Basic Resource Usage

We’ll slightly modify our electric vehicle process car that we introduced in the last sections.

The car will now drive to a battery charging station (BCS) and request (lock) one of its two charging spots. If both of these spots are currently in use, it waits until one of them becomes available again. It then starts charging its battery and leaves the station afterwards:

julia> using ResumableFunctions

julia> using ConcurrentSim

julia> @resumable function car(env::Environment, name::Int, bcs::Resource, driving_time::Number, charge_duration::Number)
         @yield timeout(sim, driving_time)
         println(name, " arriving at ", now(env))
         @yield request(bcs)
         println(name, " starting to charge at ", now(env))
         @yield timeout(sim, charge_duration)
         println(name, " leaving the bcs at ", now(env))
         @yield unlock(bcs)
       end
car (generic function with 1 method)

The resource’s request function generates an event that lets you wait until the resource becomes available again. If you are resumed, you “own” the resource until you release it with unlock.
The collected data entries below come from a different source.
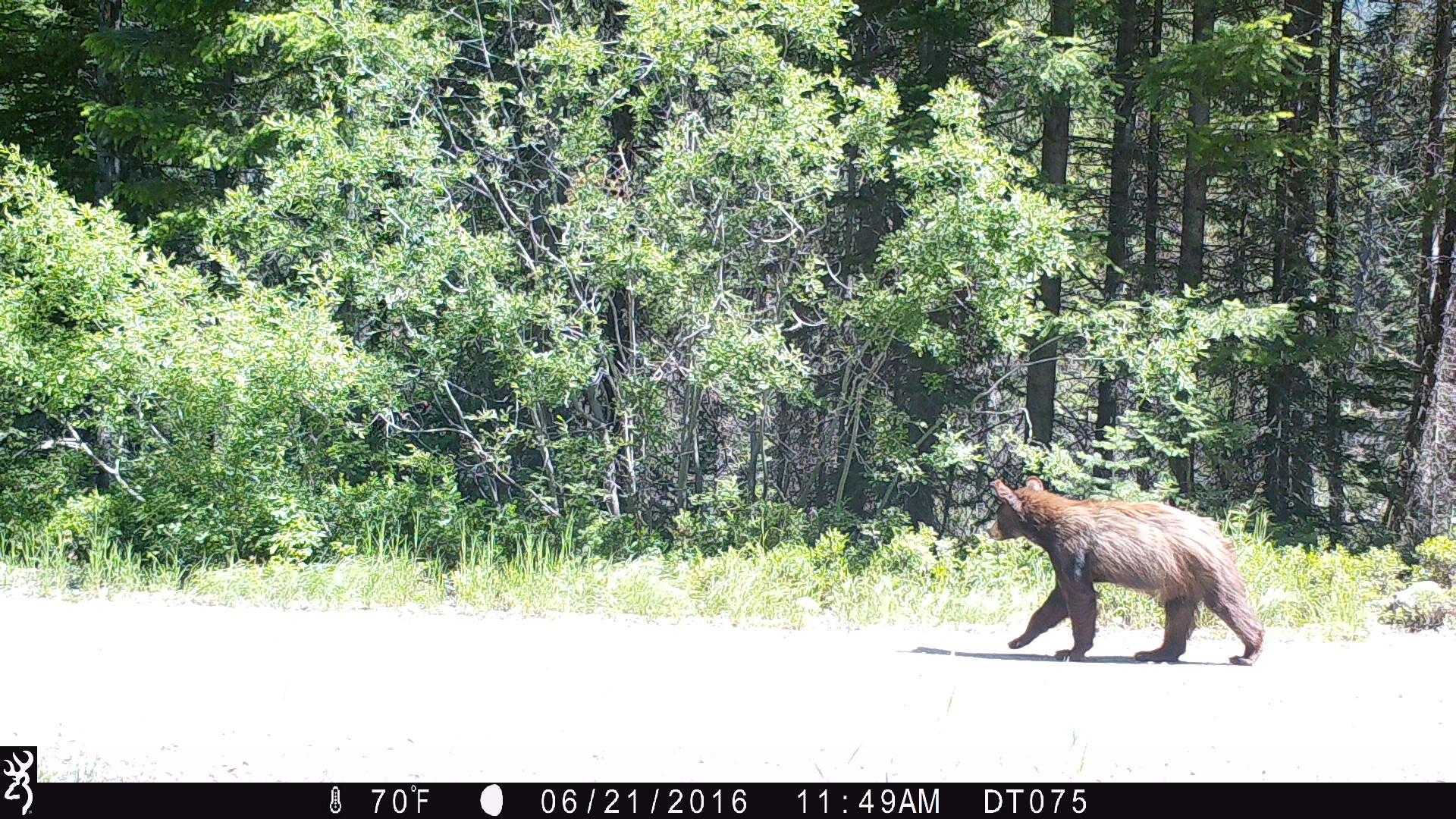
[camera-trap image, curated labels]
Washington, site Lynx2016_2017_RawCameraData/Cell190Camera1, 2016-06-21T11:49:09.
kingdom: Animalia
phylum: Chordata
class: Mammalia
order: Carnivora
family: Ursidae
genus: Ursus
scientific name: Ursus americanus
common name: american black bear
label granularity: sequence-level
You are responsible to call unlock once you are done using the resource. When you unlock (release) a resource, the next waiting process is resumed and now “owns” one of the resource’s slots. The basic Resource sorts waiting processes in a FIFO (first in—first out) way.

A resource needs a reference to an Environment and a capacity when it is created:

julia> sim = Simulation()
ConcurrentSim.Simulation time: 0.0 active_process: nothing

julia> bcs = Resource(sim, 2)
ConcurrentSim.Resource

We can now create the car processes and pass a reference to our resource as well as some additional parameters to them

julia> for i in 1:4
         @process car(sim, i, bcs, 2i, 5)
       end

julia> run(sim)
1 arriving at 2.0
1 starting to charge at 2.0
2 arriving at 4.0
2 starting to charge at 4.0
3 arriving at 6.0
1 leaving the bcs at 7.0
3 starting to charge at 7.0
4 arriving at 8.0
2 leaving the bcs at 9.0
4 starting to charge at 9.0
3 leaving the bcs at 12.0
4 leaving the bcs at 14.0

Finally, we can start the simulation. Since the car processes all terminate on their own in this simulation, we don’t need to specify an until time — the simulation will automatically stop when there are no more events left:

julia> run(sim)
1 arriving at 2.0
1 starting to charge at 2.0
2 arriving at 4.0
2 starting to charge at 4.0
3 arriving at 6.0
1 leaving the bcs at 7.0
3 starting to charge at 7.0
4 arriving at 8.0
2 leaving the bcs at 9.0
4 starting to charge at 9.0
3 leaving the bcs at 12.0
4 leaving the bcs at 14.0

Note that the first two cars can start charging immediately after they arrive at the BCS, while cars 3 and 4 have to wait.